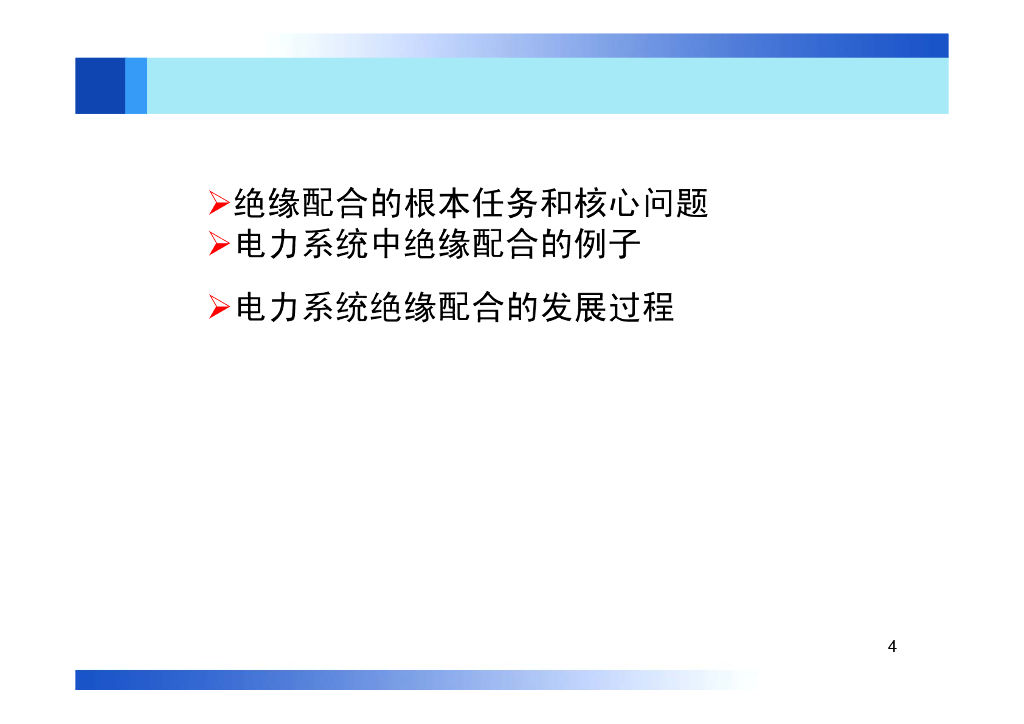 ➢绝缘配合的根本任务和核心问题
➢电力系统中绝缘配合的例子

➢电力系统绝缘配合的发展过程

4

### TASK TO COMPLETE
All the lines above should be reproduced exactly, and none of the pictures.

### WRITTEN RESPONSE
 ➢绝缘配合的根本任务和核心问题
➢电力系统中绝缘配合的例子

➢电力系统绝缘配合的发展过程

4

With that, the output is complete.